What the task requires: Set down everything from "I would not" down to "ACORN from conservatives." in the commentary on the ACORN scandal below, reproducing it word for word.
------ Document extract ------
I would not believe anything you conservatives have to say. It was not always so, but in 2010 it is. Let's talk about the lies and distortions about ACORN from conservatives.
Last September, when the ACORN scandal that his website helped launch was breaking in the press, Andrew Breitbart wrote a column for The Washington Times detailing the rollout of the undercover, right-wing gotcha. He recalled a 2009 meeting with "filmmaker and provocateur James O'Keefe" that took place in Breitbart's office in June. It was there that O'Keefe played the columnist the surreptitiously recorded videos he'd made with his sidekick, Hannah Giles, and which captured the two famously getting advice from ACORN workers on how prostitutes could skirt tax laws.
In his Times column, Breitbart was quite clear about what he saw that day in his office: He watched videos of O'Keefe "dressed as a pimp" sitting inside ACORN offices "asking for -- and getting -- help" from the misguided employees.
------ Data provided ------
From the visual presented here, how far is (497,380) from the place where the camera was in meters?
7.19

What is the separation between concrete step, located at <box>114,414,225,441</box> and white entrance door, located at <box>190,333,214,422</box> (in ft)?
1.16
------
Task output:
I would not believe anything you conservatives have to say. It was not always so, but in 2010 it is. Let's talk about the lies and distortions about ACORN from conservatives.